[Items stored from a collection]
--*--

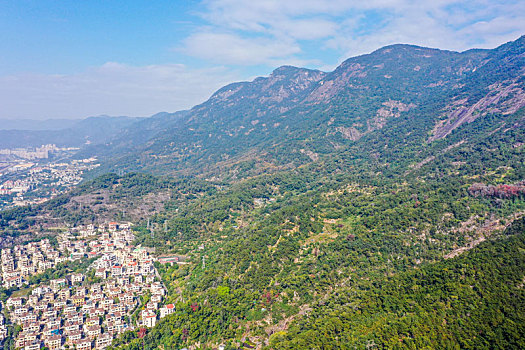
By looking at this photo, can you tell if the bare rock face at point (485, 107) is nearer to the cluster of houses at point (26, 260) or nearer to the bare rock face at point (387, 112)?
the bare rock face at point (387, 112)

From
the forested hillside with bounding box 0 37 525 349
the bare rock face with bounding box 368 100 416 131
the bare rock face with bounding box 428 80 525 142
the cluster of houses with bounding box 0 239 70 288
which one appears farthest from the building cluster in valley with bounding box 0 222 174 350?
the bare rock face with bounding box 368 100 416 131

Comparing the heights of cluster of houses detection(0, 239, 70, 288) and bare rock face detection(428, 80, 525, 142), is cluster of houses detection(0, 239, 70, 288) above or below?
below

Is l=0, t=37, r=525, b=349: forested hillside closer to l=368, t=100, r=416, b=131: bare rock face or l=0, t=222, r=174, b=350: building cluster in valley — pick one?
l=0, t=222, r=174, b=350: building cluster in valley

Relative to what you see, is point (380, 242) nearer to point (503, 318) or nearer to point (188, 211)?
point (503, 318)

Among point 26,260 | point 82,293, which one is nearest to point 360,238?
point 82,293

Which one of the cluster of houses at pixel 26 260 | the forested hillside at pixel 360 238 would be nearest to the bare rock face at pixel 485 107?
the forested hillside at pixel 360 238

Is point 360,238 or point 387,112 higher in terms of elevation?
point 387,112

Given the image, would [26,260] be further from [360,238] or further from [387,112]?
[387,112]

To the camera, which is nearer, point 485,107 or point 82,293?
point 82,293
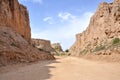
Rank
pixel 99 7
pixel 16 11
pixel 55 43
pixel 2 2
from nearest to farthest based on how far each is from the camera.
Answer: pixel 2 2 → pixel 16 11 → pixel 99 7 → pixel 55 43

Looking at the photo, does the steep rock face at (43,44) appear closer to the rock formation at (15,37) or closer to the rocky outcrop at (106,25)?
the rocky outcrop at (106,25)

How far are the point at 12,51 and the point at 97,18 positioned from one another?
30.4 metres

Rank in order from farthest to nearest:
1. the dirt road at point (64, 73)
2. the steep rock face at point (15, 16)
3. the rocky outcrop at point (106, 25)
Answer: the rocky outcrop at point (106, 25) → the steep rock face at point (15, 16) → the dirt road at point (64, 73)

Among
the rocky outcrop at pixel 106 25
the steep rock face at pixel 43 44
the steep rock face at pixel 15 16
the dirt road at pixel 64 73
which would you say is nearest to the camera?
the dirt road at pixel 64 73

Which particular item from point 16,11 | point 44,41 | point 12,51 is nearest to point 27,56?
point 12,51

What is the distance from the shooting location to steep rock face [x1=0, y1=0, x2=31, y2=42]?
3347 centimetres

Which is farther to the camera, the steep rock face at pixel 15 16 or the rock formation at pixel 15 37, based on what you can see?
the steep rock face at pixel 15 16

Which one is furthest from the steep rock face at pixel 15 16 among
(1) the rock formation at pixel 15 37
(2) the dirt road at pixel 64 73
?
(2) the dirt road at pixel 64 73

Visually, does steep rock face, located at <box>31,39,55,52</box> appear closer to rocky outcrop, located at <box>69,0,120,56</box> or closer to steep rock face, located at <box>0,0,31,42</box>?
rocky outcrop, located at <box>69,0,120,56</box>

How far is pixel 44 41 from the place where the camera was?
287ft

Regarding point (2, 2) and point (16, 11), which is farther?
point (16, 11)

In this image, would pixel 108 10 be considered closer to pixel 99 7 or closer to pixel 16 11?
pixel 99 7

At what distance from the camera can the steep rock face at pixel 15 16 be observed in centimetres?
3347

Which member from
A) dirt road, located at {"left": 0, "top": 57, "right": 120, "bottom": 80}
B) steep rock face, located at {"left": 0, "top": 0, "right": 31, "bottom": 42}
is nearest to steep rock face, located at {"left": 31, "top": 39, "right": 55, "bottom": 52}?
steep rock face, located at {"left": 0, "top": 0, "right": 31, "bottom": 42}
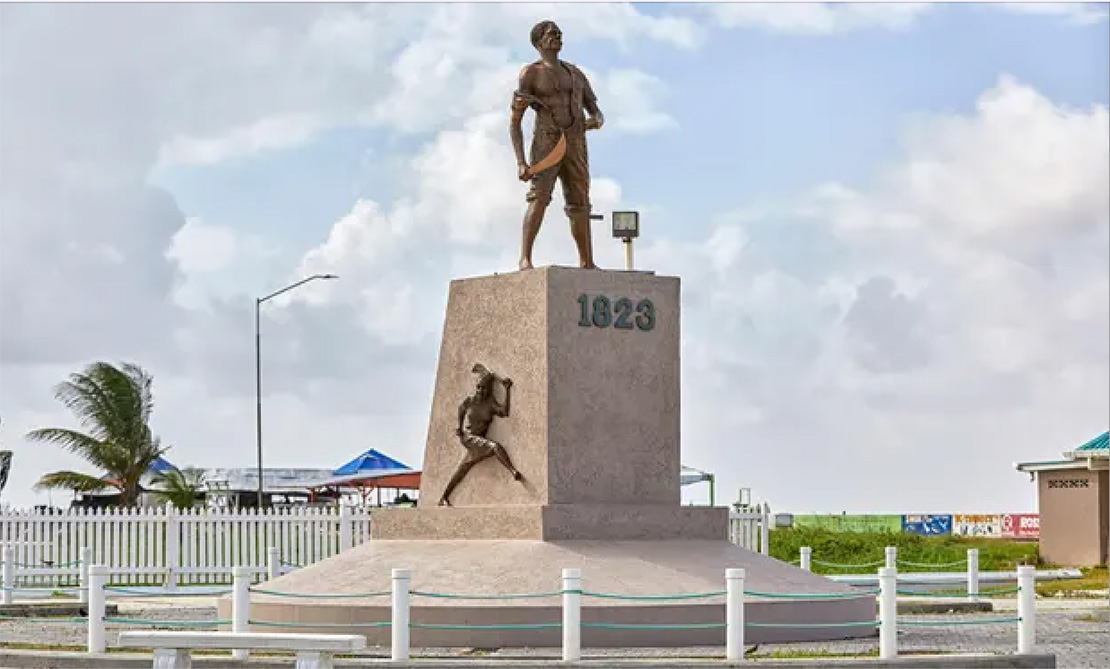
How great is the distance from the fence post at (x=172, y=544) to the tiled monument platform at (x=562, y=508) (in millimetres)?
14754

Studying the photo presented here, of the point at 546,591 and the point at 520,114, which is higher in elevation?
the point at 520,114

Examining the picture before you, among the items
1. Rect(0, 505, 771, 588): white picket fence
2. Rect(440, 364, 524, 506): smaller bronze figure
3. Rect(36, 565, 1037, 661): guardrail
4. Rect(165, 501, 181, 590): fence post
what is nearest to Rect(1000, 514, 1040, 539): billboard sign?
Rect(0, 505, 771, 588): white picket fence

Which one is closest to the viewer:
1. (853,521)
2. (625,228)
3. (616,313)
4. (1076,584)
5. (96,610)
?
(96,610)

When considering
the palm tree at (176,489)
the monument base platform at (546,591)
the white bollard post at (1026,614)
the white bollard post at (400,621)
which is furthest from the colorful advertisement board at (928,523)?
the white bollard post at (400,621)

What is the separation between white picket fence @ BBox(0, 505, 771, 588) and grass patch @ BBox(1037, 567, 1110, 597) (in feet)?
16.7

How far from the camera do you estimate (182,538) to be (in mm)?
36188

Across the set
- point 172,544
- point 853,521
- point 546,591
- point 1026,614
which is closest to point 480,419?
point 546,591

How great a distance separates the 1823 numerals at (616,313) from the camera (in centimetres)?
2073

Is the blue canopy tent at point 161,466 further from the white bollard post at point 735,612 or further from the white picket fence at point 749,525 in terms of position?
the white bollard post at point 735,612

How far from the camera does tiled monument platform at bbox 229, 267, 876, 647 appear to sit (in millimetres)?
18703

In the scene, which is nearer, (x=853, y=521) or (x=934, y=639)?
(x=934, y=639)

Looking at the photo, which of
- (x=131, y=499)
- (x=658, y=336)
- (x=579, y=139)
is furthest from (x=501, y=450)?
(x=131, y=499)

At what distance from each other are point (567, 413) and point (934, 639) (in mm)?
4176

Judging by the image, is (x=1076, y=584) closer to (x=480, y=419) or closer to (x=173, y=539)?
(x=173, y=539)
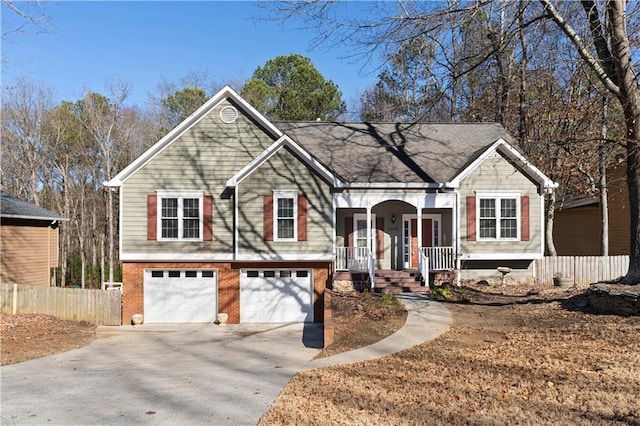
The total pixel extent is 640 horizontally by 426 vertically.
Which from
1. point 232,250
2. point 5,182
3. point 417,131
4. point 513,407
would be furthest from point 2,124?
point 513,407

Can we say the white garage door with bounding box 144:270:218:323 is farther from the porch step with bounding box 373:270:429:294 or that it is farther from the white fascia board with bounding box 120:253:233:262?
the porch step with bounding box 373:270:429:294

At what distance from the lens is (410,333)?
11.5 metres

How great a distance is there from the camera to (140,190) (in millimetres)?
18734

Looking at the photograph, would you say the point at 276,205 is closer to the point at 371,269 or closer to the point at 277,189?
the point at 277,189

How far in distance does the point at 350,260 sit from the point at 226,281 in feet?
15.1

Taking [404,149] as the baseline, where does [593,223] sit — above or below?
below

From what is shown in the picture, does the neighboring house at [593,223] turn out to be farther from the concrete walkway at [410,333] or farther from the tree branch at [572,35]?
the concrete walkway at [410,333]

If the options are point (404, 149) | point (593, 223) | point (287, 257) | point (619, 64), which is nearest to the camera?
point (619, 64)

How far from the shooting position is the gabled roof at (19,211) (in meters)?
20.9

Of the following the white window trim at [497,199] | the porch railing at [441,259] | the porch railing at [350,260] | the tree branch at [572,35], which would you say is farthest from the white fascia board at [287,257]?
the tree branch at [572,35]

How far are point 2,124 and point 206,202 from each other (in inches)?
916

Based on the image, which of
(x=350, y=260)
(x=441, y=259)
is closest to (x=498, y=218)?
(x=441, y=259)

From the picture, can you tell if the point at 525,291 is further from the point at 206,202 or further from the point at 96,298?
the point at 96,298

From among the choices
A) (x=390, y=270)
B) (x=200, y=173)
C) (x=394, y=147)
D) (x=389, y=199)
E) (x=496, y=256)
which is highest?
(x=394, y=147)
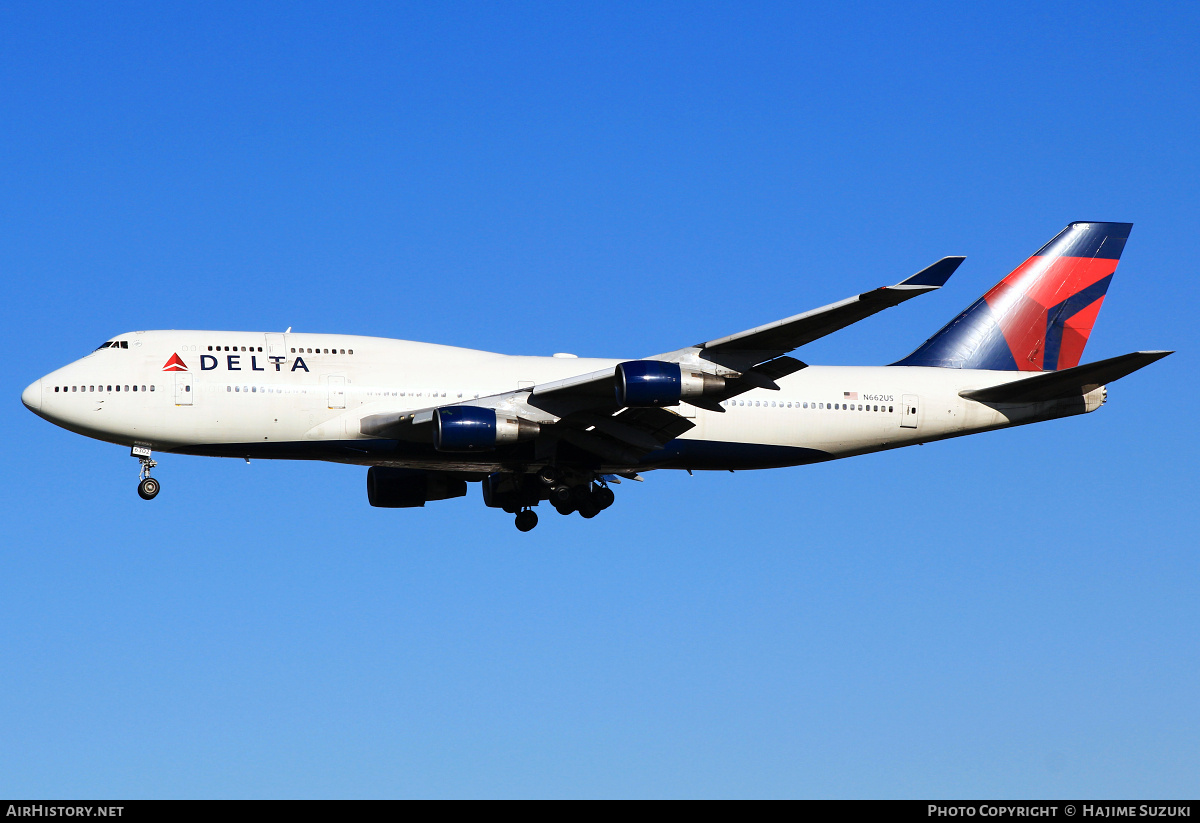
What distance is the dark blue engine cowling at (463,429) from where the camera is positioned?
31.7 m

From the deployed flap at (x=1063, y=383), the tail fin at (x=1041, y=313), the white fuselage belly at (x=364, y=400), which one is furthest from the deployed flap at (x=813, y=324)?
the tail fin at (x=1041, y=313)

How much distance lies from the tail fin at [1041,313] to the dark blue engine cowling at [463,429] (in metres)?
14.0

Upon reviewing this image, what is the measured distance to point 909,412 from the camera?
1465 inches

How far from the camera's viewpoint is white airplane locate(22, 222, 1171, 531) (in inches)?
1252

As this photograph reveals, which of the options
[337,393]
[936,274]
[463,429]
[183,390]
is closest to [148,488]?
[183,390]

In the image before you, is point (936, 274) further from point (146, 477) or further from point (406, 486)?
point (146, 477)

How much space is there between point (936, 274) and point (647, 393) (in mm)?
7176

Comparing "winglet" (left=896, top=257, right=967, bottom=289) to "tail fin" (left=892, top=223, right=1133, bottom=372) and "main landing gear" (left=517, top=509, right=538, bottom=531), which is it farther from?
"main landing gear" (left=517, top=509, right=538, bottom=531)

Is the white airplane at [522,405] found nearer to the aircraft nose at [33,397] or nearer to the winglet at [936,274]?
the aircraft nose at [33,397]
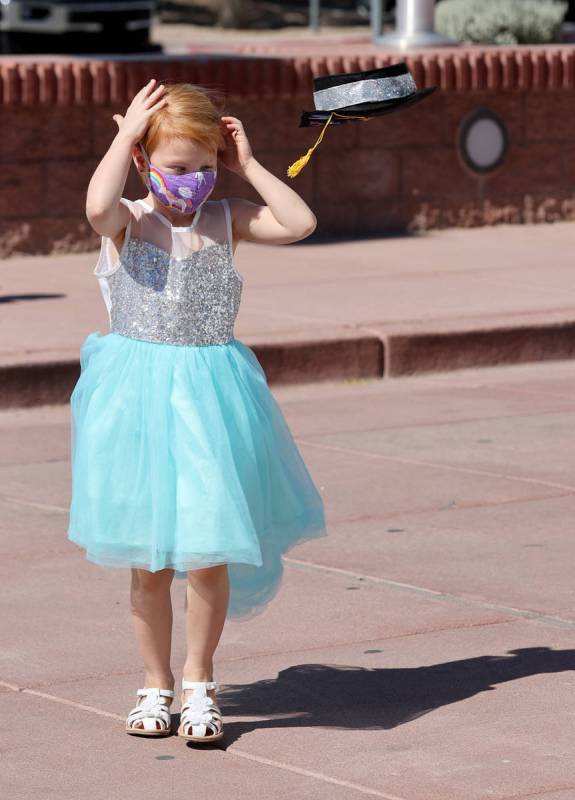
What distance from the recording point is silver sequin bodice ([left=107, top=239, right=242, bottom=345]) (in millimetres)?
4355

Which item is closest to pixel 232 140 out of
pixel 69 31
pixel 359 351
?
pixel 359 351

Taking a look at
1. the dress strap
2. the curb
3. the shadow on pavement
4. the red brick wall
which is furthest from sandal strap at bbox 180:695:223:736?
the red brick wall

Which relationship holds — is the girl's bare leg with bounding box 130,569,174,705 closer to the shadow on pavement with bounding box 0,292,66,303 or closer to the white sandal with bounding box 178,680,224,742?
the white sandal with bounding box 178,680,224,742

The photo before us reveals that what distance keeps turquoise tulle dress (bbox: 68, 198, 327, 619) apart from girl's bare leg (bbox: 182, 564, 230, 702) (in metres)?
0.12

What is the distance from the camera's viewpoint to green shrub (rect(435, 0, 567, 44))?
50.6 feet

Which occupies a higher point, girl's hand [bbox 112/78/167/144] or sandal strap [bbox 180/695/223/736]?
girl's hand [bbox 112/78/167/144]

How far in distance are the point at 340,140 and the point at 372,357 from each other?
389 centimetres

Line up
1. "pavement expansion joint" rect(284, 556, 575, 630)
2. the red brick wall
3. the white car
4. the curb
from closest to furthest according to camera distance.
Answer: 1. "pavement expansion joint" rect(284, 556, 575, 630)
2. the curb
3. the red brick wall
4. the white car

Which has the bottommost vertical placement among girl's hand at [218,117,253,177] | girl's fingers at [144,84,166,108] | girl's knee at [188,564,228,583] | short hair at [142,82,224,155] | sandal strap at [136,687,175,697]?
sandal strap at [136,687,175,697]

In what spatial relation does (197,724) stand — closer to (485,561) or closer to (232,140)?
(232,140)

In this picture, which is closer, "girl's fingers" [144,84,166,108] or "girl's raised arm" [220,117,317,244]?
"girl's fingers" [144,84,166,108]

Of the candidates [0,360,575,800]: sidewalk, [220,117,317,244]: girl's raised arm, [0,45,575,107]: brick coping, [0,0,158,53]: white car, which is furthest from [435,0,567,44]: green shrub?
[220,117,317,244]: girl's raised arm

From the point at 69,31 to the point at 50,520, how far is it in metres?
8.45

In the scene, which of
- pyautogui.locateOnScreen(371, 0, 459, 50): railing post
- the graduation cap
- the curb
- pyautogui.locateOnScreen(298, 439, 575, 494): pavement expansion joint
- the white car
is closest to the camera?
the graduation cap
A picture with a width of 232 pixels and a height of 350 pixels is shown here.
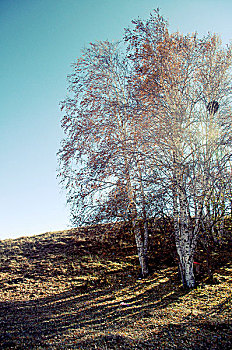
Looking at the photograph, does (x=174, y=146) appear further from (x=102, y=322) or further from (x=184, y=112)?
(x=102, y=322)

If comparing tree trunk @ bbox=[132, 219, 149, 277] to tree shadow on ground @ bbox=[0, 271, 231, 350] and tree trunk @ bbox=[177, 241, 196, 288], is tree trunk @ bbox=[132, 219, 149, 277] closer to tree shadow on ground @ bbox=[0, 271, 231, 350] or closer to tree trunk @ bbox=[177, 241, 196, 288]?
tree shadow on ground @ bbox=[0, 271, 231, 350]

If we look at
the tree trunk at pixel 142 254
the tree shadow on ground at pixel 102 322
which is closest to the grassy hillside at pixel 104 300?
the tree shadow on ground at pixel 102 322

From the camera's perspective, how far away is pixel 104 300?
6.27 m

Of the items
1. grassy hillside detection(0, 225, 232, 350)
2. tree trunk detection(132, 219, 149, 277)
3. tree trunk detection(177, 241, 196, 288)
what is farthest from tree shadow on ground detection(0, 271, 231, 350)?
A: tree trunk detection(132, 219, 149, 277)

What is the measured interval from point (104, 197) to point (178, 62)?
4.55 metres

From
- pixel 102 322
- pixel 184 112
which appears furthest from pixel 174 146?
pixel 102 322

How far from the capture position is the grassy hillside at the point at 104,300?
12.3 ft

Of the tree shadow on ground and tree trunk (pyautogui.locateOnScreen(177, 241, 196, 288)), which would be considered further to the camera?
tree trunk (pyautogui.locateOnScreen(177, 241, 196, 288))

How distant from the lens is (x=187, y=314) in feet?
15.5

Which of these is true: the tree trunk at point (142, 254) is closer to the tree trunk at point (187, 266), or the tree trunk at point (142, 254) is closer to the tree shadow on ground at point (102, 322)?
the tree shadow on ground at point (102, 322)

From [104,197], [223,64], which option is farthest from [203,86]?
[104,197]

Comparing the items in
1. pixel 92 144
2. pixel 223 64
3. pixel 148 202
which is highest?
pixel 223 64

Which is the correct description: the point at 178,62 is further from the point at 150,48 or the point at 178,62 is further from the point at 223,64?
the point at 223,64

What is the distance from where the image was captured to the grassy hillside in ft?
12.3
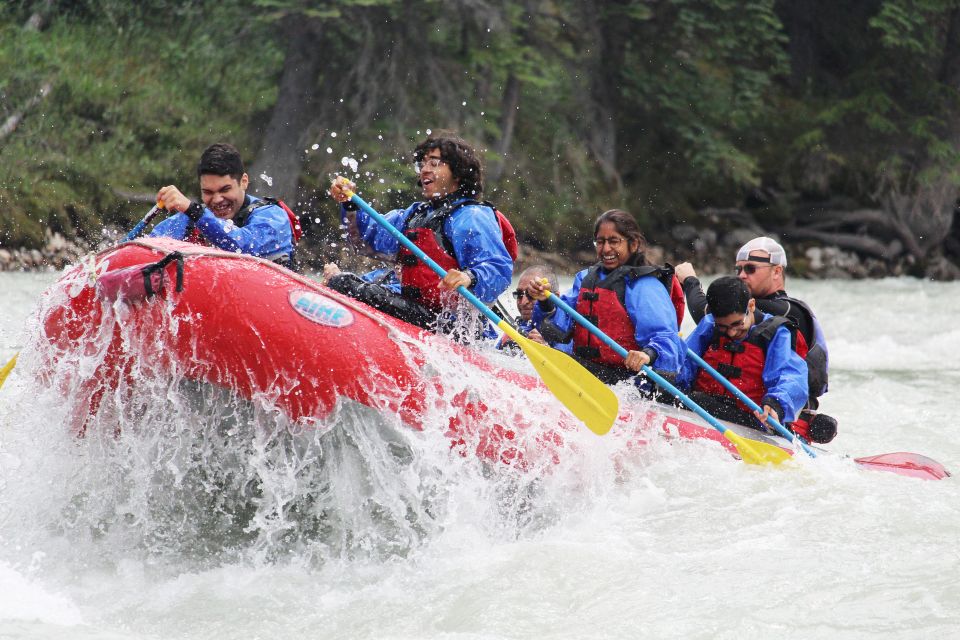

--*--

Count the lines in the material above that contain the string "located", treating case as significant. Give only the number.

Complete response:
6